Given information →
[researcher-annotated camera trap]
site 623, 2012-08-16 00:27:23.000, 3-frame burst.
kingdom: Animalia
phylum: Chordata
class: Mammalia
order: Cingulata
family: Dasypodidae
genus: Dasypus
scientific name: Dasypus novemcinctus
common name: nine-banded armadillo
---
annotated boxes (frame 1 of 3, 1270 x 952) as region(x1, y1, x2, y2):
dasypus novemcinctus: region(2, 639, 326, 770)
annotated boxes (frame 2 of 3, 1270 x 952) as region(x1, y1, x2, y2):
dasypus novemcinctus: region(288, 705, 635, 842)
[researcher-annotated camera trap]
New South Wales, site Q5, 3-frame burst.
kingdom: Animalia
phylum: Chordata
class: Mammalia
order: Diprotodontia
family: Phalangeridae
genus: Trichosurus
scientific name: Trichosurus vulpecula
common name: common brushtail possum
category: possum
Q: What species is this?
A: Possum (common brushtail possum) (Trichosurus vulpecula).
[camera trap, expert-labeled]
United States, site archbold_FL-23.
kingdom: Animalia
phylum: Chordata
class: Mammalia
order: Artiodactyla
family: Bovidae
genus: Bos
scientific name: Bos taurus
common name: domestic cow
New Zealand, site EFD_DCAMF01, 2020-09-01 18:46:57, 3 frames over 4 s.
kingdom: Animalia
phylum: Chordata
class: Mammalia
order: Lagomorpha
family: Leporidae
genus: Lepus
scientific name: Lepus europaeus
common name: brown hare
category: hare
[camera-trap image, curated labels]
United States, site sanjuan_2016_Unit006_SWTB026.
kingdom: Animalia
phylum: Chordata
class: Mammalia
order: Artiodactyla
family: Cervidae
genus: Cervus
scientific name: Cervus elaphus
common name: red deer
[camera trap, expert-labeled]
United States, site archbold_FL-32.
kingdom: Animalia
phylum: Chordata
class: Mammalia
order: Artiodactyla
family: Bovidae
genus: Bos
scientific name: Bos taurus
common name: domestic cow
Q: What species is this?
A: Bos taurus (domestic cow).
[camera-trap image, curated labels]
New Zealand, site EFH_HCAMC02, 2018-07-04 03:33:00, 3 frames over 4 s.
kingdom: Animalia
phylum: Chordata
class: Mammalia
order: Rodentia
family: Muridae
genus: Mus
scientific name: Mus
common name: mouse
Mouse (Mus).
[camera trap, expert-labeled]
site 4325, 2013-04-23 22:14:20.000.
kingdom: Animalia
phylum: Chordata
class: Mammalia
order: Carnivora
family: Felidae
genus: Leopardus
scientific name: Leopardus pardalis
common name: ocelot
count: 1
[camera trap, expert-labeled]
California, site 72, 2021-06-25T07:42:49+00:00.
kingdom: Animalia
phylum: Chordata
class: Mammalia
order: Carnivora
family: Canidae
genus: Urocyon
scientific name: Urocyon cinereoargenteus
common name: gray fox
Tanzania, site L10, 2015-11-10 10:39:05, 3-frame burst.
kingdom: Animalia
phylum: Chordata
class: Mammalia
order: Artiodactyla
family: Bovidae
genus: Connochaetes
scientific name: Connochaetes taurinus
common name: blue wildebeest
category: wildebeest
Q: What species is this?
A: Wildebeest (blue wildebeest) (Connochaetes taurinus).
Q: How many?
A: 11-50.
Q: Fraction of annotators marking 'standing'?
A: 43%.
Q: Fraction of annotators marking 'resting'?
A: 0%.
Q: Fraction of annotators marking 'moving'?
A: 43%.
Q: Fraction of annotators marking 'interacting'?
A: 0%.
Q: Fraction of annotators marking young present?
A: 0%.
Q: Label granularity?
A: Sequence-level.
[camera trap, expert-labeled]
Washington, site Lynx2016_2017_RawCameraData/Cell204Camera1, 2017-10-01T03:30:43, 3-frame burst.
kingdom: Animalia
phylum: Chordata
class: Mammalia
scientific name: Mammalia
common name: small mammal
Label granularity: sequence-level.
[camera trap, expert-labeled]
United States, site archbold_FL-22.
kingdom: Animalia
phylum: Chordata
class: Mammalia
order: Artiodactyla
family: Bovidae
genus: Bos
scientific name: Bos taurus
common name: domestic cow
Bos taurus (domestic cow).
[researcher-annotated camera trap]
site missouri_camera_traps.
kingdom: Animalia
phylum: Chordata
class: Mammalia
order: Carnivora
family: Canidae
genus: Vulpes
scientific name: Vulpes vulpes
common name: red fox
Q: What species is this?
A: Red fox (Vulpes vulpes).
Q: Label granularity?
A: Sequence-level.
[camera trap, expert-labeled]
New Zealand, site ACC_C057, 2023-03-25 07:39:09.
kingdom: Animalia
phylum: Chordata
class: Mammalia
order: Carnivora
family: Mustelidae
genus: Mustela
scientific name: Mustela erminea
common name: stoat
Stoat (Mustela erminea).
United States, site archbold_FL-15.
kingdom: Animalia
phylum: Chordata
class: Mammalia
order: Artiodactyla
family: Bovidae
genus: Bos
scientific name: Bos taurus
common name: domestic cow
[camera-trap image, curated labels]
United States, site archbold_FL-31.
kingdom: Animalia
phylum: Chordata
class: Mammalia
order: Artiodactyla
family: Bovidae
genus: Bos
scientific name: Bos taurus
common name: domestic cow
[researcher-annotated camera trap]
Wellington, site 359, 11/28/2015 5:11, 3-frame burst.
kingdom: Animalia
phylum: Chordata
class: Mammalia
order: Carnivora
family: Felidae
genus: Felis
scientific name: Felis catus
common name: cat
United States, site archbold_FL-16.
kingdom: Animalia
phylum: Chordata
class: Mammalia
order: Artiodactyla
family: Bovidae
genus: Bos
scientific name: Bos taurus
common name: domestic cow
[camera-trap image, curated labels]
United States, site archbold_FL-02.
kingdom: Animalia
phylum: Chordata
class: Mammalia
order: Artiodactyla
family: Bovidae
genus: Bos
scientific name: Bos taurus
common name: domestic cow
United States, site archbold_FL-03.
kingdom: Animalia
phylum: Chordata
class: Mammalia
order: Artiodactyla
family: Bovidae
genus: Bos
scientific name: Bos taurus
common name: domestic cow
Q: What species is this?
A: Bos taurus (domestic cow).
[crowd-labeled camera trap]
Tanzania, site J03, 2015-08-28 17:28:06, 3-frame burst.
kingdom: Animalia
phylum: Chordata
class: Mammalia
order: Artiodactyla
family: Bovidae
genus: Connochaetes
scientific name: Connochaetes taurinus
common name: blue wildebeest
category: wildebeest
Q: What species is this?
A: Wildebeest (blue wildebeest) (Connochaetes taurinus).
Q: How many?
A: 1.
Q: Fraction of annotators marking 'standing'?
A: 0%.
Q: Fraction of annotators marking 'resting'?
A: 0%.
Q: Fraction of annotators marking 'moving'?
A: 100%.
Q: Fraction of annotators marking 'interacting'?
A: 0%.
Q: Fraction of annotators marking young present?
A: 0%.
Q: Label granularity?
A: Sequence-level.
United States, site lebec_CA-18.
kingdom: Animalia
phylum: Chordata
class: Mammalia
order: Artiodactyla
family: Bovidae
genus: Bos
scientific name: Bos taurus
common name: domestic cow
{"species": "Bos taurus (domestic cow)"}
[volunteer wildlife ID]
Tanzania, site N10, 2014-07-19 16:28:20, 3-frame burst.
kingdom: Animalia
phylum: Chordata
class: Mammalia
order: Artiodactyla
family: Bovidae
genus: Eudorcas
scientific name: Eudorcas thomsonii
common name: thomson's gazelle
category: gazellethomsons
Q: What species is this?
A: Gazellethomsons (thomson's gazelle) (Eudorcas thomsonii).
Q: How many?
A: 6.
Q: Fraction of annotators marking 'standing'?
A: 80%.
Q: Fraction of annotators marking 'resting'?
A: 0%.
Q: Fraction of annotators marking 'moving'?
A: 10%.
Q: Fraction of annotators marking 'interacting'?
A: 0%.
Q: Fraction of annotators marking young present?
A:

Activity → Word for word, give the records again.

Exercise answer →
[researcher-annotated camera trap]
site 623, 2012-08-16 00:27:23.000, 3-frame burst.
kingdom: Animalia
phylum: Chordata
class: Mammalia
order: Cingulata
family: Dasypodidae
genus: Dasypus
scientific name: Dasypus novemcinctus
common name: nine-banded armadillo
---
annotated boxes (frame 1 of 3, 1270 x 952) as region(x1, y1, x2, y2):
dasypus novemcinctus: region(2, 639, 326, 770)
annotated boxes (frame 2 of 3, 1270 x 952) as region(x1, y1, x2, y2):
dasypus novemcinctus: region(288, 705, 635, 842)
[researcher-annotated camera trap]
New South Wales, site Q5, 3-frame burst.
kingdom: Animalia
phylum: Chordata
class: Mammalia
order: Diprotodontia
family: Phalangeridae
genus: Trichosurus
scientific name: Trichosurus vulpecula
common name: common brushtail possum
category: possum
Q: What species is this?
A: Possum (common brushtail possum) (Trichosurus vulpecula).
[camera trap, expert-labeled]
United States, site archbold_FL-23.
kingdom: Animalia
phylum: Chordata
class: Mammalia
order: Artiodactyla
family: Bovidae
genus: Bos
scientific name: Bos taurus
common name: domestic cow
New Zealand, site EFD_DCAMF01, 2020-09-01 18:46:57, 3 frames over 4 s.
kingdom: Animalia
phylum: Chordata
class: Mammalia
order: Lagomorpha
family: Leporidae
genus: Lepus
scientific name: Lepus europaeus
common name: brown hare
category: hare
[camera-trap image, curated labels]
United States, site sanjuan_2016_Unit006_SWTB026.
kingdom: Animalia
phylum: Chordata
class: Mammalia
order: Artiodactyla
family: Cervidae
genus: Cervus
scientific name: Cervus elaphus
common name: red deer
[camera trap, expert-labeled]
United States, site archbold_FL-32.
kingdom: Animalia
phylum: Chordata
class: Mammalia
order: Artiodactyla
family: Bovidae
genus: Bos
scientific name: Bos taurus
common name: domestic cow
Q: What species is this?
A: Bos taurus (domestic cow).
[camera-trap image, curated labels]
New Zealand, site EFH_HCAMC02, 2018-07-04 03:33:00, 3 frames over 4 s.
kingdom: Animalia
phylum: Chordata
class: Mammalia
order: Rodentia
family: Muridae
genus: Mus
scientific name: Mus
common name: mouse
Mouse (Mus).
[camera trap, expert-labeled]
site 4325, 2013-04-23 22:14:20.000.
kingdom: Animalia
phylum: Chordata
class: Mammalia
order: Carnivora
family: Felidae
genus: Leopardus
scientific name: Leopardus pardalis
common name: ocelot
count: 1
[camera trap, expert-labeled]
California, site 72, 2021-06-25T07:42:49+00:00.
kingdom: Animalia
phylum: Chordata
class: Mammalia
order: Carnivora
family: Canidae
genus: Urocyon
scientific name: Urocyon cinereoargenteus
common name: gray fox
Tanzania, site L10, 2015-11-10 10:39:05, 3-frame burst.
kingdom: Animalia
phylum: Chordata
class: Mammalia
order: Artiodactyla
family: Bovidae
genus: Connochaetes
scientific name: Connochaetes taurinus
common name: blue wildebeest
category: wildebeest
Q: What species is this?
A: Wildebeest (blue wildebeest) (Connochaetes taurinus).
Q: How many?
A: 11-50.
Q: Fraction of annotators marking 'standing'?
A: 43%.
Q: Fraction of annotators marking 'resting'?
A: 0%.
Q: Fraction of annotators marking 'moving'?
A: 43%.
Q: Fraction of annotators marking 'interacting'?
A: 0%.
Q: Fraction of annotators marking young present?
A: 0%.
Q: Label granularity?
A: Sequence-level.
[camera trap, expert-labeled]
Washington, site Lynx2016_2017_RawCameraData/Cell204Camera1, 2017-10-01T03:30:43, 3-frame burst.
kingdom: Animalia
phylum: Chordata
class: Mammalia
scientific name: Mammalia
common name: small mammal
Label granularity: sequence-level.
[camera trap, expert-labeled]
United States, site archbold_FL-22.
kingdom: Animalia
phylum: Chordata
class: Mammalia
order: Artiodactyla
family: Bovidae
genus: Bos
scientific name: Bos taurus
common name: domestic cow
Bos taurus (domestic cow).
[researcher-annotated camera trap]
site missouri_camera_traps.
kingdom: Animalia
phylum: Chordata
class: Mammalia
order: Carnivora
family: Canidae
genus: Vulpes
scientific name: Vulpes vulpes
common name: red fox
Q: What species is this?
A: Red fox (Vulpes vulpes).
Q: Label granularity?
A: Sequence-level.
[camera trap, expert-labeled]
New Zealand, site ACC_C057, 2023-03-25 07:39:09.
kingdom: Animalia
phylum: Chordata
class: Mammalia
order: Carnivora
family: Mustelidae
genus: Mustela
scientific name: Mustela erminea
common name: stoat
Stoat (Mustela erminea).
United States, site archbold_FL-15.
kingdom: Animalia
phylum: Chordata
class: Mammalia
order: Artiodactyla
family: Bovidae
genus: Bos
scientific name: Bos taurus
common name: domestic cow
[camera-trap image, curated labels]
United States, site archbold_FL-31.
kingdom: Animalia
phylum: Chordata
class: Mammalia
order: Artiodactyla
family: Bovidae
genus: Bos
scientific name: Bos taurus
common name: domestic cow
[researcher-annotated camera trap]
Wellington, site 359, 11/28/2015 5:11, 3-frame burst.
kingdom: Animalia
phylum: Chordata
class: Mammalia
order: Carnivora
family: Felidae
genus: Felis
scientific name: Felis catus
common name: cat
United States, site archbold_FL-16.
kingdom: Animalia
phylum: Chordata
class: Mammalia
order: Artiodactyla
family: Bovidae
genus: Bos
scientific name: Bos taurus
common name: domestic cow
[camera-trap image, curated labels]
United States, site archbold_FL-02.
kingdom: Animalia
phylum: Chordata
class: Mammalia
order: Artiodactyla
family: Bovidae
genus: Bos
scientific name: Bos taurus
common name: domestic cow
United States, site archbold_FL-03.
kingdom: Animalia
phylum: Chordata
class: Mammalia
order: Artiodactyla
family: Bovidae
genus: Bos
scientific name: Bos taurus
common name: domestic cow
Q: What species is this?
A: Bos taurus (domestic cow).
[crowd-labeled camera trap]
Tanzania, site J03, 2015-08-28 17:28:06, 3-frame burst.
kingdom: Animalia
phylum: Chordata
class: Mammalia
order: Artiodactyla
family: Bovidae
genus: Connochaetes
scientific name: Connochaetes taurinus
common name: blue wildebeest
category: wildebeest
Q: What species is this?
A: Wildebeest (blue wildebeest) (Connochaetes taurinus).
Q: How many?
A: 1.
Q: Fraction of annotators marking 'standing'?
A: 0%.
Q: Fraction of annotators marking 'resting'?
A: 0%.
Q: Fraction of annotators marking 'moving'?
A: 100%.
Q: Fraction of annotators marking 'interacting'?
A: 0%.
Q: Fraction of annotators marking young present?
A: 0%.
Q: Label granularity?
A: Sequence-level.
United States, site lebec_CA-18.
kingdom: Animalia
phylum: Chordata
class: Mammalia
order: Artiodactyla
family: Bovidae
genus: Bos
scientific name: Bos taurus
common name: domestic cow
{"species": "Bos taurus (domestic cow)"}
[volunteer wildlife ID]
Tanzania, site N10, 2014-07-19 16:28:20, 3-frame burst.
kingdom: Animalia
phylum: Chordata
class: Mammalia
order: Artiodactyla
family: Bovidae
genus: Eudorcas
scientific name: Eudorcas thomsonii
common name: thomson's gazelle
category: gazellethomsons
Q: What species is this?
A: Gazellethomsons (thomson's gazelle) (Eudorcas thomsonii).
Q: How many?
A: 6.
Q: Fraction of annotators marking 'standing'?
A: 80%.
Q: Fraction of annotators marking 'resting'?
A: 0%.
Q: Fraction of annotators marking 'moving'?
A: 10%.
Q: Fraction of annotators marking 'interacting'?
A: 0%.
Q: Fraction of annotators marking young present?
A:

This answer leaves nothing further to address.